JOB ITEM A:
Translate this sentence from the housing affordability report into Spanish: "Venture capital from investors and companies that have disrupted countless other industries is flowing into an array of firms and business models — all aimed at using technology to drive down development costs."
JOB ITEM B:
Pick up the housing affordability report after its last sentence and keep writing.

[PROVIDED PASSAGE Boundary: Start]

Washington Report | October 12, 2018
Amidst all the discouraging data and troubling trends regarding the housing affordability crisis, there are, in fact, reasons to feel some measure of optimism. Nobody should be naïve about the severity or scope of the challenge — but everyone should be encouraged by the following recent developments:
- Emerging political consensus on the need for regulatory relief and new supply. Mark Calabria, chief economist to Vice President Mike Pence, said recently, “There are a lot of very strong economic reasons to worry about the constraints on housing supply that go beyond housing affordability: it reduces mobility, it adds inequality.” The New Democrat Coalition in the House of Representatives agrees: “The goal is clear: We need to build millions more housing units.”
- Examples of potentially transformative innovation throughout the housing ecosystem. Venture capital from investors and companies that have disrupted countless other industries is flowing into an array of firms and business models — all aimed at using technology to drive down development costs. Start-ups seeking to create and serve a new market of “iBuyers” through digital solutions are working to create greater liquidity and lower prices in home sales.

[PROVIDED PASSAGE Boundary: End]
[SOURCE INFORMATION Boundary: Start]

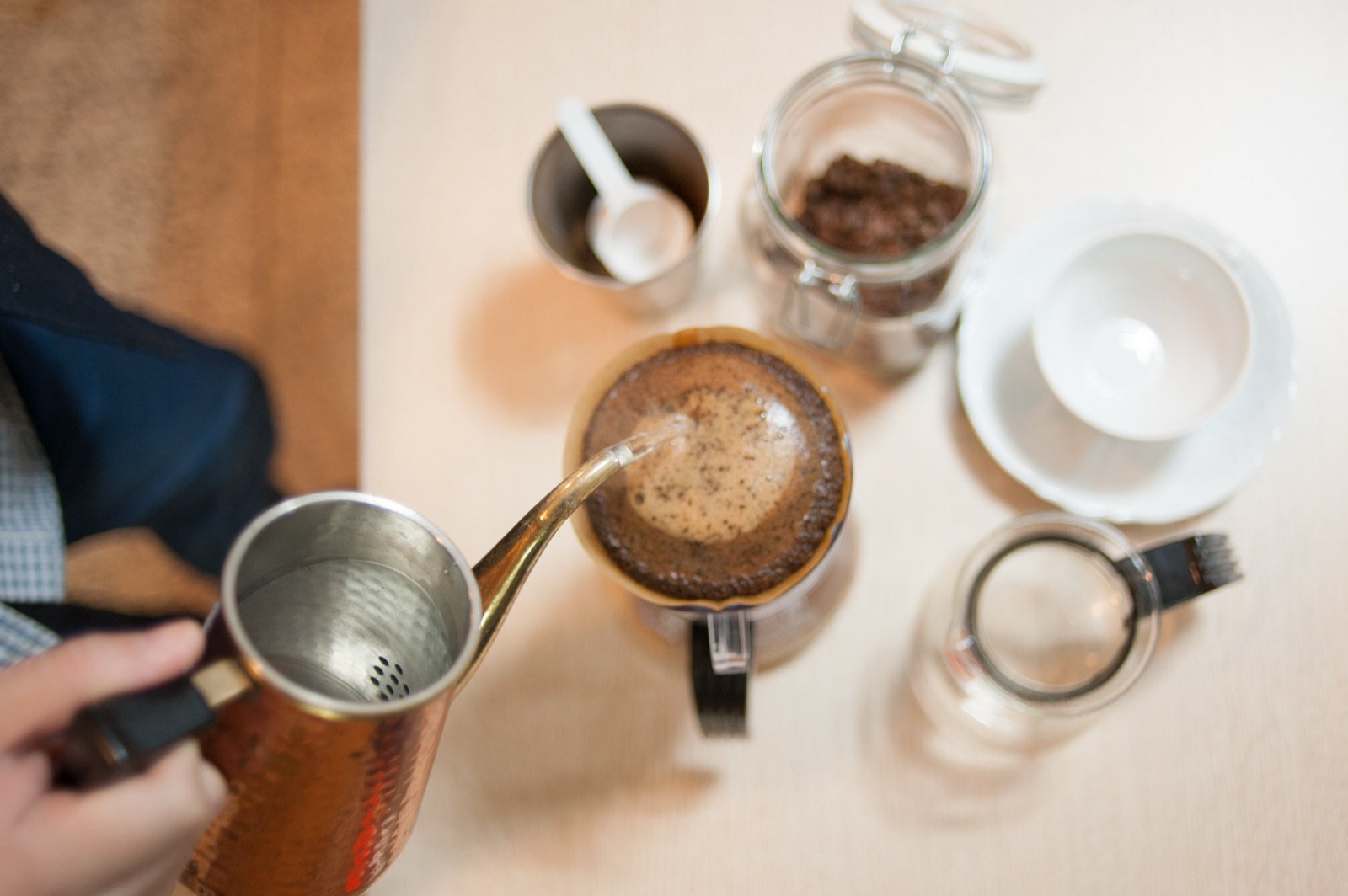 Fresh coffee being brewed by hand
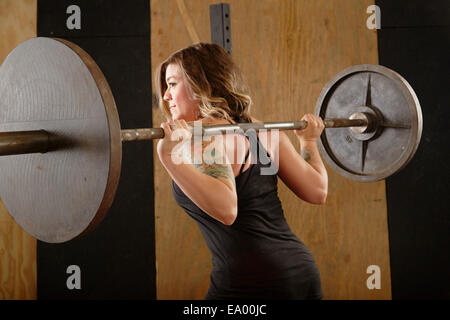 Jeune femme barbell levage in gym Banque D'Images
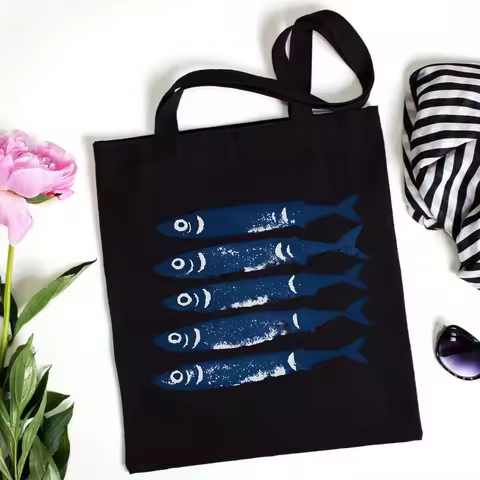 A canvas tote bag with a blue fish design，Reusable shopping bag with fashionable sardine print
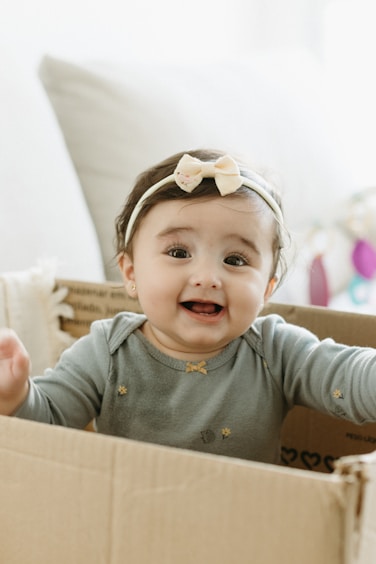 A baby girl sitting in a cardboard box
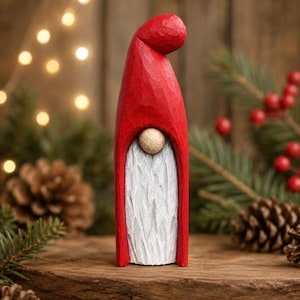 May include: A hand-carved wooden gnome figurine featuring a tall, smooth red hat that curves downward at the top. The gnome has a small, round, natural wood-toned nose and a long, textured white beard carved into the front of the red body.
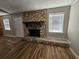 Cozy living room boasts a stone fireplace, hardwood floors, and plenty of natural light at 432 Independence Dr, Jonesboro, GA 30238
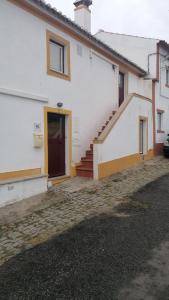 Casa blanca con escalera y puerta en Casa da Portagem by Portus Alacer en Marvão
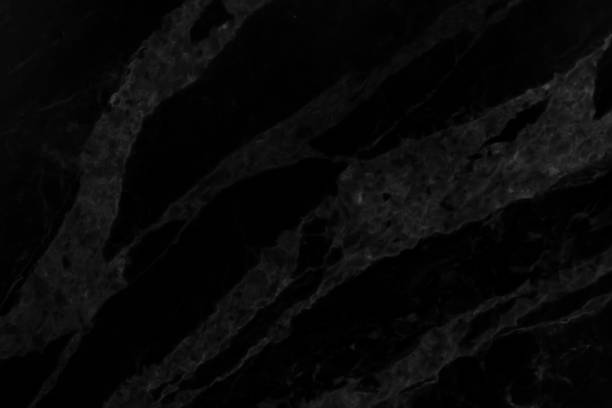 istock Abstract black marble background with natural motifs. 981371188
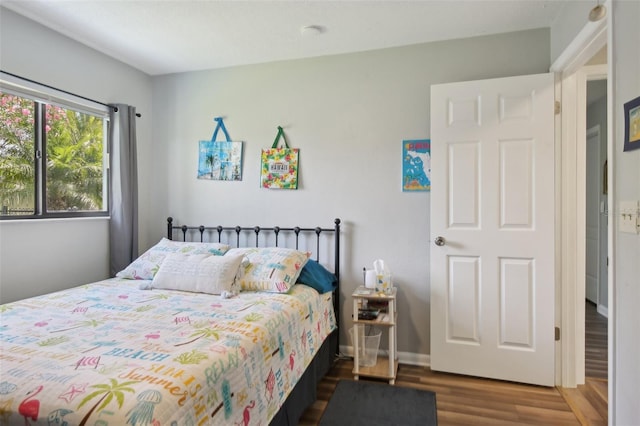 bedroom with wood finished floors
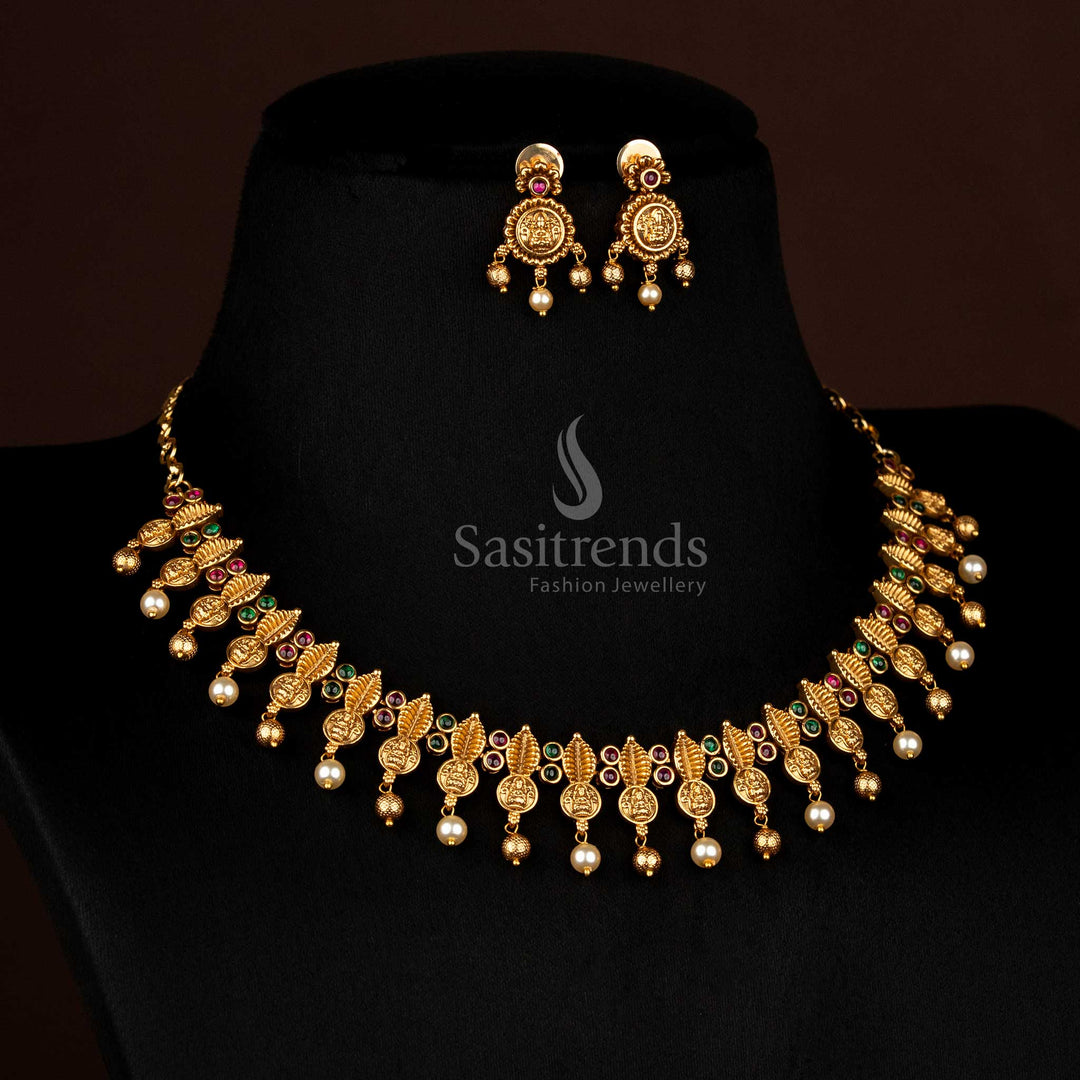 Regal Matte Gold Plated Necklace with Leaf Fringes, Lakshmi Motifs, AD Stones, Pearls, and Beads by Sasitrends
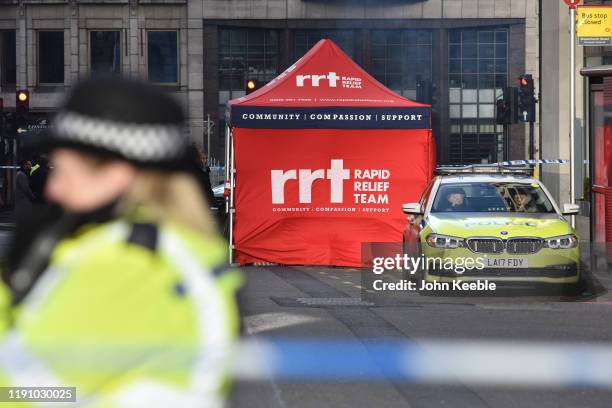 Rapid Relief Team station is set up at the scene of yesterday's London Bridge stabbing attack on November 30, 2019 in London, England. A man and a...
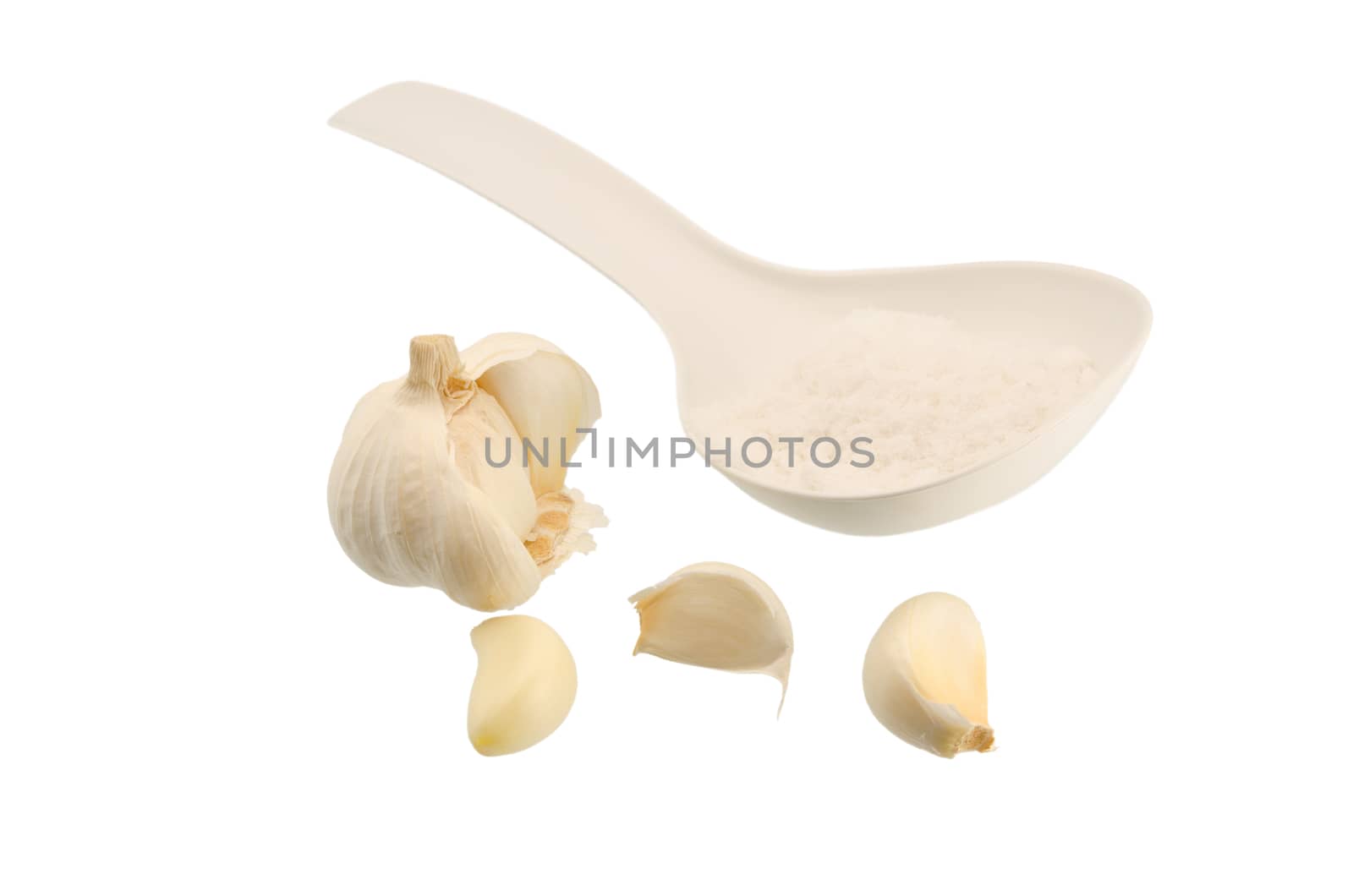 Garlic salt and spoon on a white background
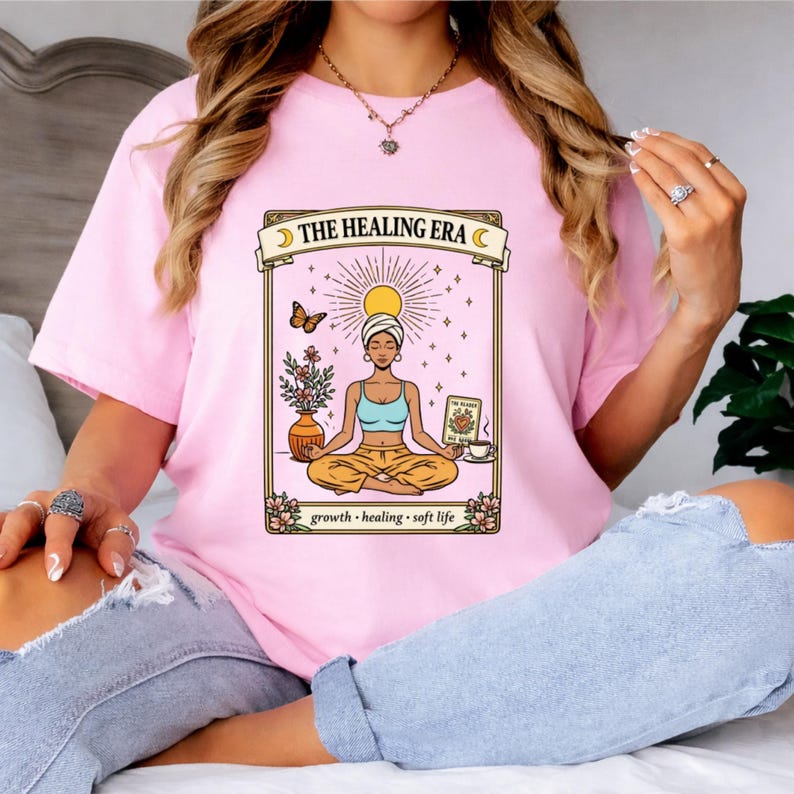 May include: A light pink t-shirt featuring a graphic of a woman meditating with the text "THE HEALING ERA". The graphic includes a sun, butterfly, flowers, and the words "growth, healing, soft life".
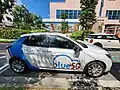 Bluesg Corsa-e parked at a station.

[SOURCE INFORMATION Boundary: End]

WRITTEN ANSWER A:
El capital de riesgo de inversionistas y empresas que han revolucionado innumerables otras industrias está fluyendo hacia una gran variedad de firmas y modelos de negocio, todos orientados a usar la tecnología para reducir los costos de desarrollo.

WRITTEN ANSWER B:
- Efforts by the GSEs to increase their impact through new approaches. Freddie Mac recently re-entered the market for Housing Credits with a $100 million investment and rolled out a new preservation loan product. Fannie Mae is also back as a Housing Credit investor and has asked its regulator for the ability to do more in that space and to increase its loan purchases in rural areas.
- Evidence of employers and civic leaders stepping up. From the San Francisco Bay Area, to Austin, to Charlotte, new sources of private capital are coming into affordable housing. And Axios reports: “Student debt is stopping a huge swath of Americans from entering the middle class, buying homes, and starting families…[so] employers are starting to debut assistance programs that experts say could become as ubiquitous as 401(k)s or health care.”
- Expanding bipartisan commitment to action. More than 40 percent of members in the House of Representatives — 95 Democrats and 80 Republicans — have signed on to the Affordable Housing Credit Improvement Act (H.R. 1661). The Senate version of the bill (S.548) also has growing bipartisan support.
These undeniably positive trends, along with the challenges, will all be on the agenda at NCSHA’s Annual Conference & Showplace in Austin, TX, starting this weekend. Look forward to seeing you there.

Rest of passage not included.